Last June, nearly three months after my younger son was born, I took a nose dive off the career map. I left my job, and I am now on permanent maternity leave.
I have had two careers during my life as a working person--one as a newspaper and wire service reporter, the most recent as a writer in JUF’s Marketing Communications Department. I have been working and supporting myself since I graduated from college and, for the most part, have been able to say that I loved the work I was doing. It was very scary to make a choice that might conceivably end my working life. Like just about everyone who leaves a job to stay at home with children, I say that I will go back to work when they are in school, that this is just a short hiatus, that I’ve worked long enough that I deserve a break, that I am on sabbatical.
The reality is the longer I stay home, the bigger the gap on my resume, the harder it will be to find a job, the less tolerance I will have for commuting and office issues like who left the coffee pot empty. When (if) I do revamp my resume, it will for a position several rungs lower on the career ladder.
And I don’t care.
I have two very hard won children (exactly how hard is the subject for another blog), and I want to enjoy them. I look at my 3-year-old’s lanky little boy body, and I want to stay home with my two sons until they’re too big to fit in my lap (or too old to want to). They’re small for such a short amount of time.
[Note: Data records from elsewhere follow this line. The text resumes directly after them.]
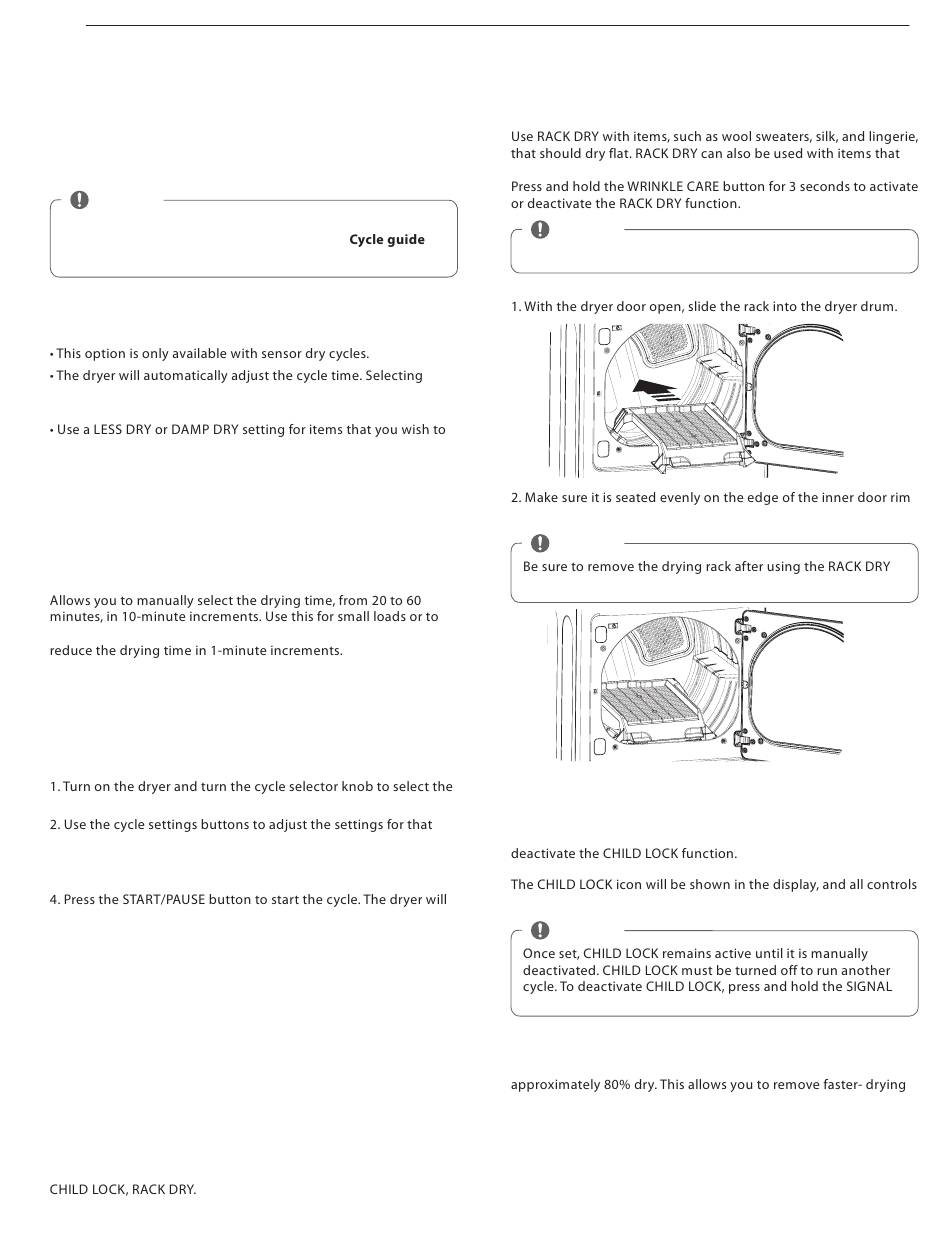 Cycle guide

• This option is only available with sensor dry cycles.

• The dryer will automatically adjust the cycle time. Selecting

• Use a LESS DRY or DAMP DRY setting for items that you wish to

Allows you to manually select the drying time, from 20 to 60 minutes, in 10-minute increments. Use this for small loads or to

reduce the drying time in 1-minute increments.

1. Turn on the dryer and turn the cycle selector knob to select the

2. Use the cycle settings buttons to adjust the settings for that

4. Press the START/PAUSE button to start the cycle. The dryer will

CHILD LOCK, RACK DRY.

Use RACK DRY with items, such as wool sweaters, silk, and lingerie, that should dry flat. RACK DRY can also be used with items that

Press and hold the WRINKLE CARE button for 3 seconds to activate or deactivate the RACK DRY function.

1. With the dryer door open, slide the rack into the dryer drum.

2. Make sure it is seated evenly on the edge of the inner door rim

Be sure to remove the drying rack after using the RACK DRY

deactivate the CHILD LOCK function.

The CHILD LOCK icon will be shown in the display, and all controls

Once set, CHILD LOCK remains active until it is manually deactivated. CHILD LOCK must be turned off to run another cycle. To deactivate CHILD LOCK, press and hold the SIGNAL

approximately 80% dry. This allows you to remove faster- drying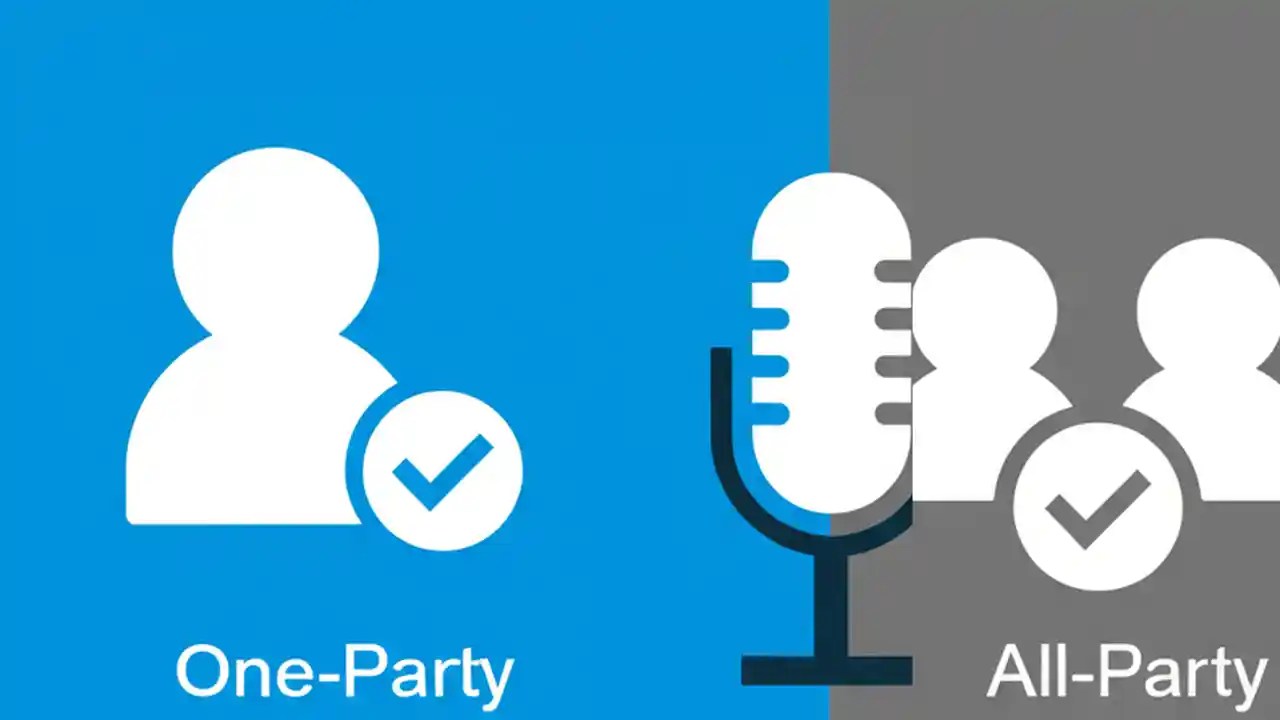 One-Party

All-Party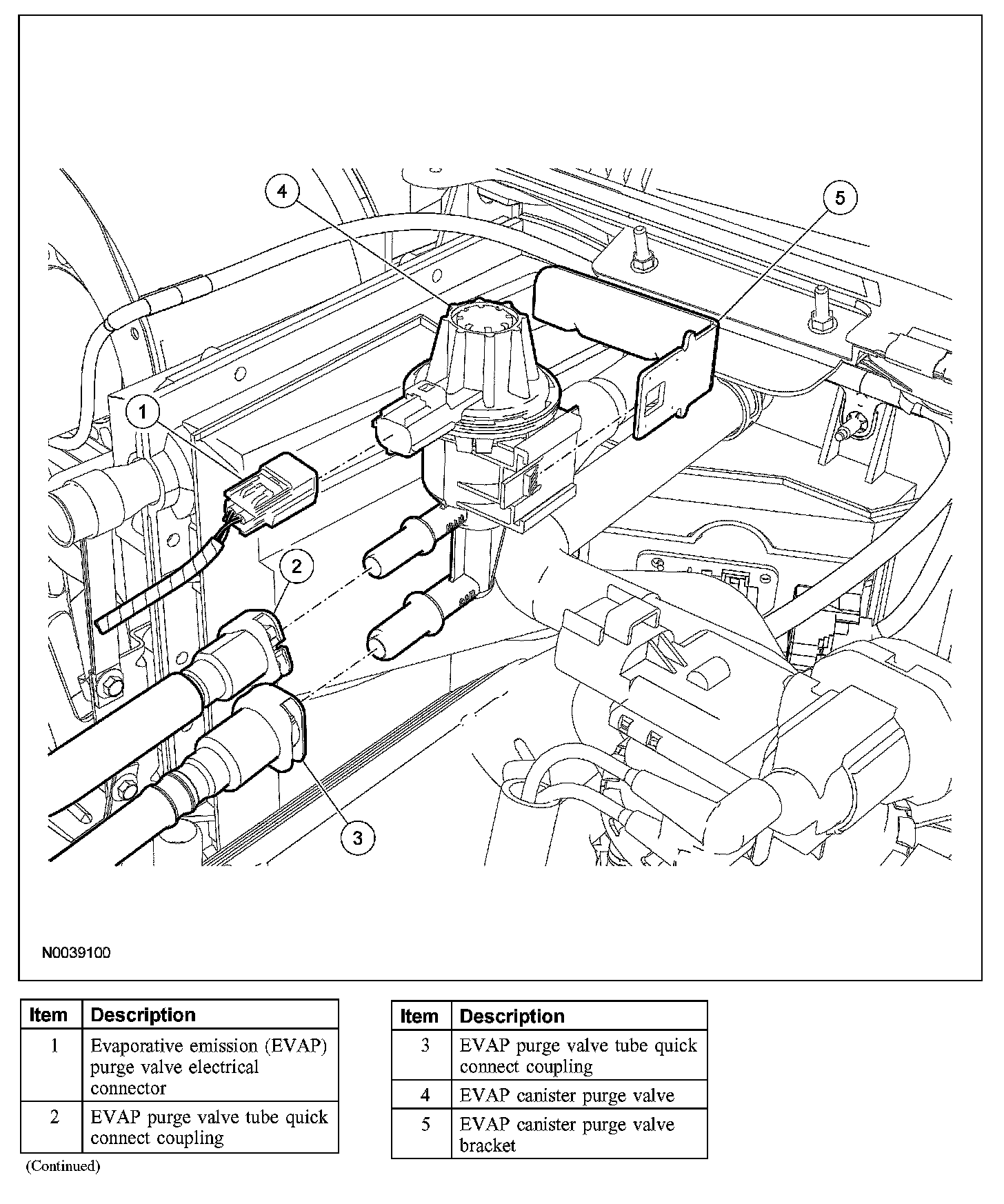 4

5

1

2

3

N0039100

| Item | Description |
|---|---|
| 1 | Evaporative emission (EVAP) purge valve electrical connector |
| 2 | EVAP purge valve tube quick connect coupling |

(Continued)

| Item | Description |
|---|---|
| 3 | EVAP purge valve tube quick connect coupling |
| 4 | EVAP canister purge valve |
| 5 | EVAP canister purge valve bracket |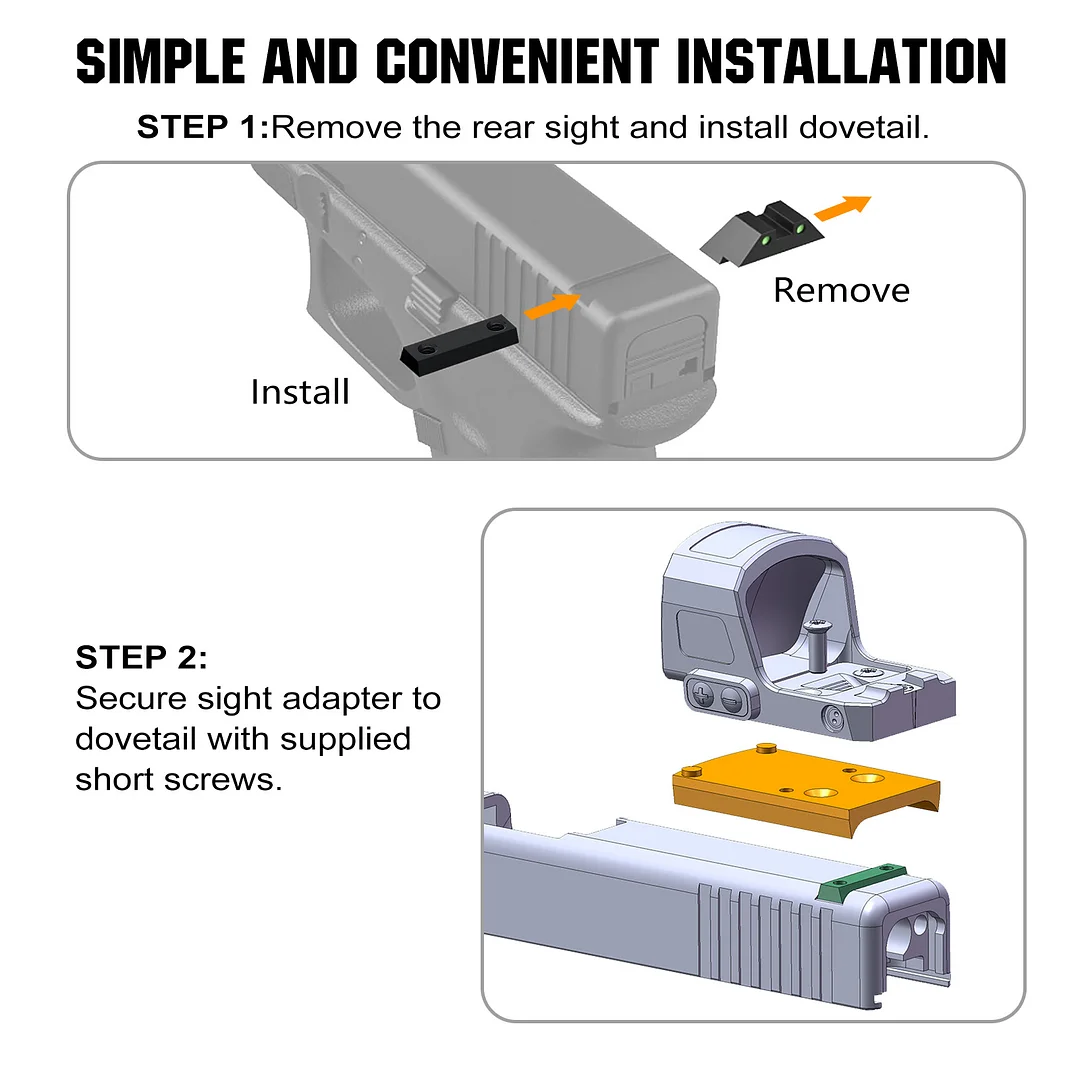 SIMPLE AND CONVENIENT INSTALLATION

STEP 1:Remove the rear sight and install dovetail.

Remove

Install

STEP 2:
Secure sight adapter to dovetail with supplied short screws.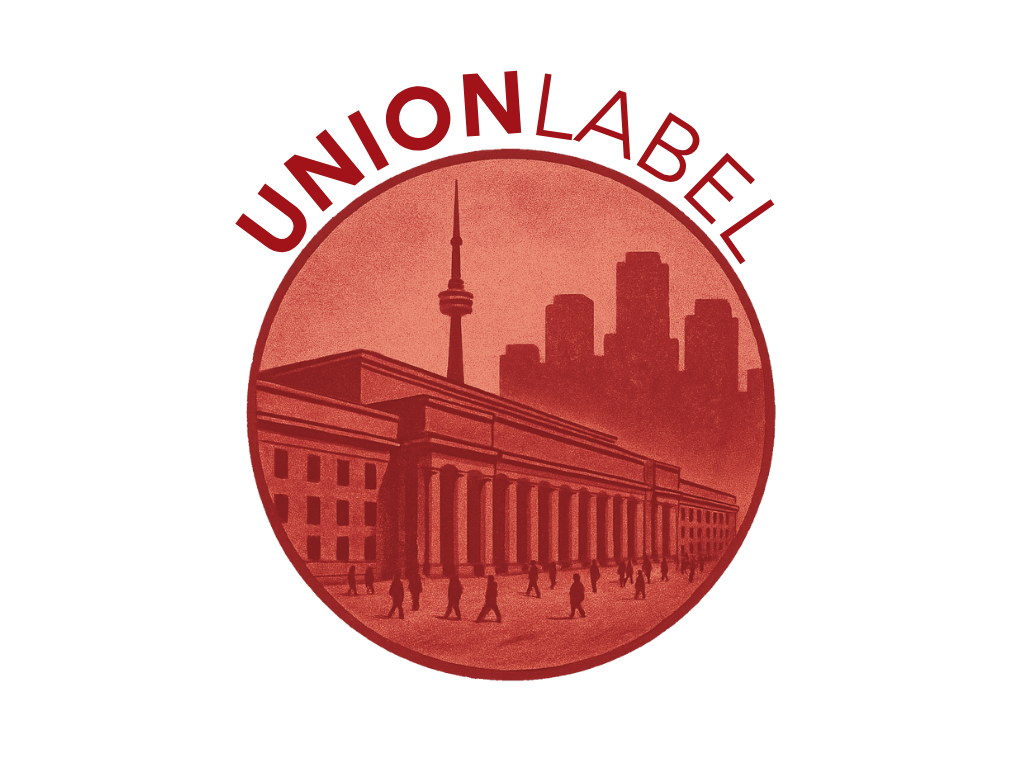 UNIONLABEL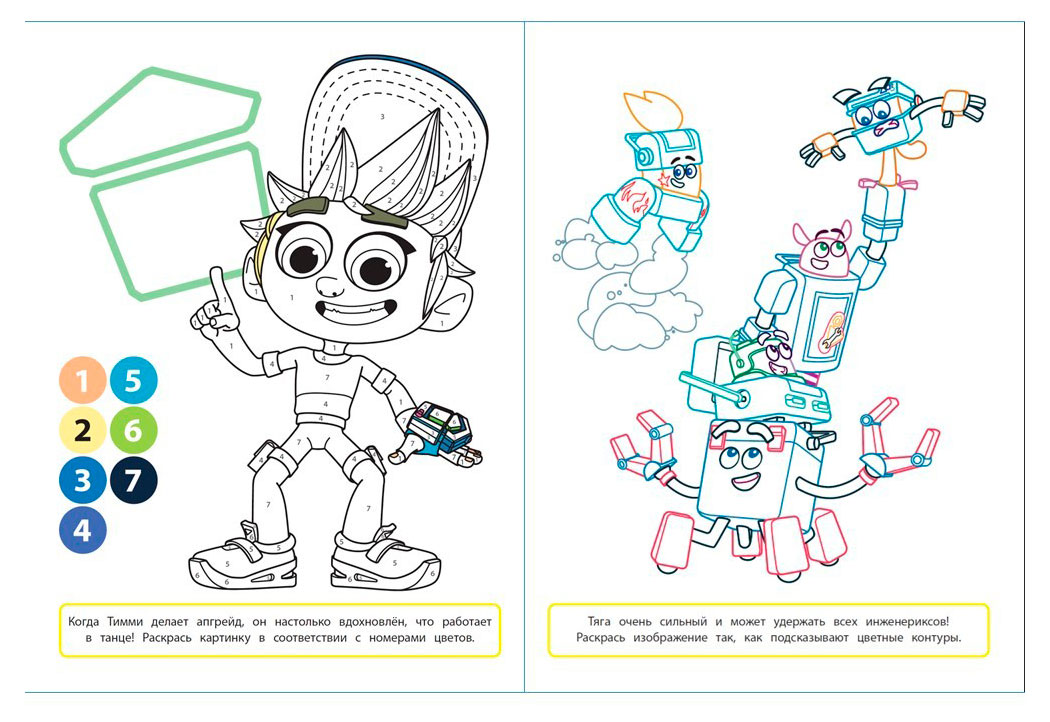 1
5
2
6
3
7
4

Когда Тимми делает апгрейд, он настолько вдохновлён, что работает в танце! Раскрась картинку в соответствии с номерами цветов.

Тяга очень сильный и может удержать всех инженериксов! Раскрась изображение так, как подсказывают цветные контуры.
I never thought I would do this, leave work and be supported by my husband (also a subject for another day). I always figured that when/if I had kids I would continue working. My life would be in perfect equilibrium, balancing the social usefulness, intellectual stimulation and economic renumeration of a job with the “joys” of motherhood, Ha!
There is no such thing as balance, although women like to talk too much about achieving it. After working all day, I was too exhausted and there was not much left for my husband or the kids, much less the house (I’m a terrible housekeeper; when my son asked me the other day what “dust” is, I was able to show him plenty of real-life examples). After dealing with my kids, there wasn’t much left over for work. And there never seemed to be any time for me.
And I can talk about logistics like time and dirt but the other truth is that I like the idea of making a home for my family. I like having time to tend a garden. I like to hang around with my 3-year-old, who is pretty good company, and kiss the baby’s fat little neck and tickle his toes. I feel fortunate to have the choice to stay home and do these things.
But I admit, I was a little worried that I might start to lose my mind—not in that 1950s housewife way but in the I haven’t talked to an adult all day way. Here I am, five months into my permanent maternity leave, and I’m not brain dead, at least I don’t think so. I am not bored, although I’m sure to a lot of people my life seems pretty monotonous and to some, A Fate Worse Than Death!
I am not a mommy zombie, a career girl or the superwoman we’re all told it’s possible to be, but I am happy with my full-time position as mom.